(Scraped caption text data)
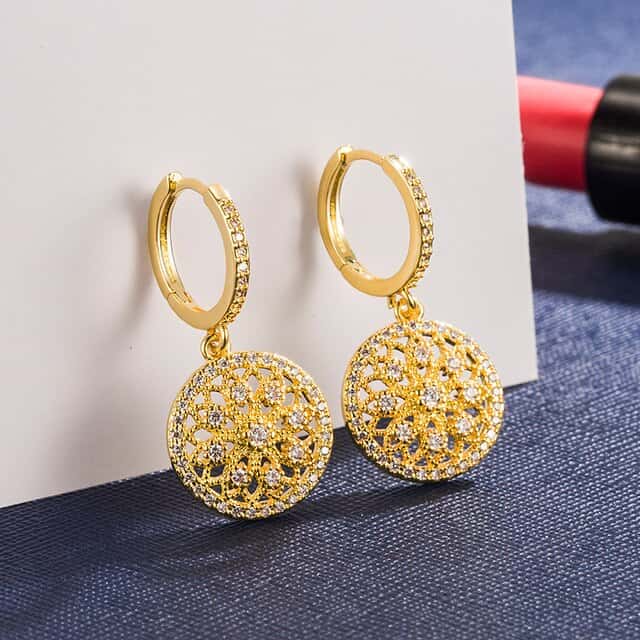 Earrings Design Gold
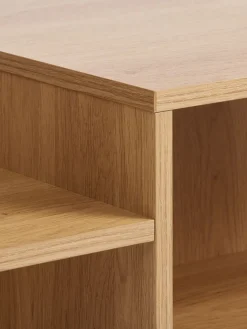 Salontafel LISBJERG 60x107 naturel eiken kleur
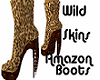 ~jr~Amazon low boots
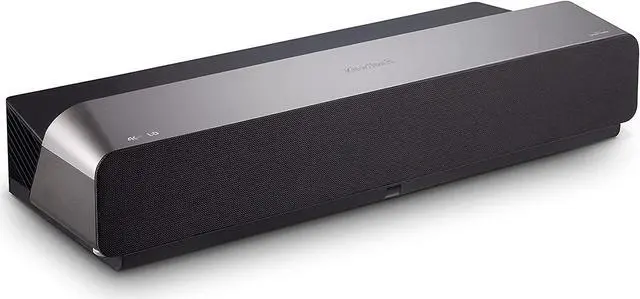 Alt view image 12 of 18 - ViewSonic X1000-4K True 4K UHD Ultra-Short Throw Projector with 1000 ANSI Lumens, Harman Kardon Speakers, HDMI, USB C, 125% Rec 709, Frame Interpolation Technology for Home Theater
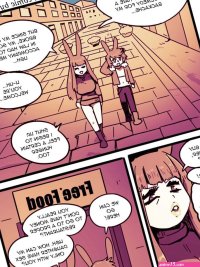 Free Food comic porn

▸ **Required work**:
Reproduce each entry word for word and cut the images.

▸ **Response to this exercise**:
 Earrings Design Gold
 Salontafel LISBJERG 60x107 naturel eiken kleur
 ~jr~Amazon low boots
 Alt view image 12 of 18 - ViewSonic X1000-4K True 4K UHD Ultra-Short Throw Projector with 1000 ANSI Lumens, Harman Kardon Speakers, HDMI, USB C, 125% Rec 709, Frame Interpolation Technology for Home Theater
 Free Food comic porn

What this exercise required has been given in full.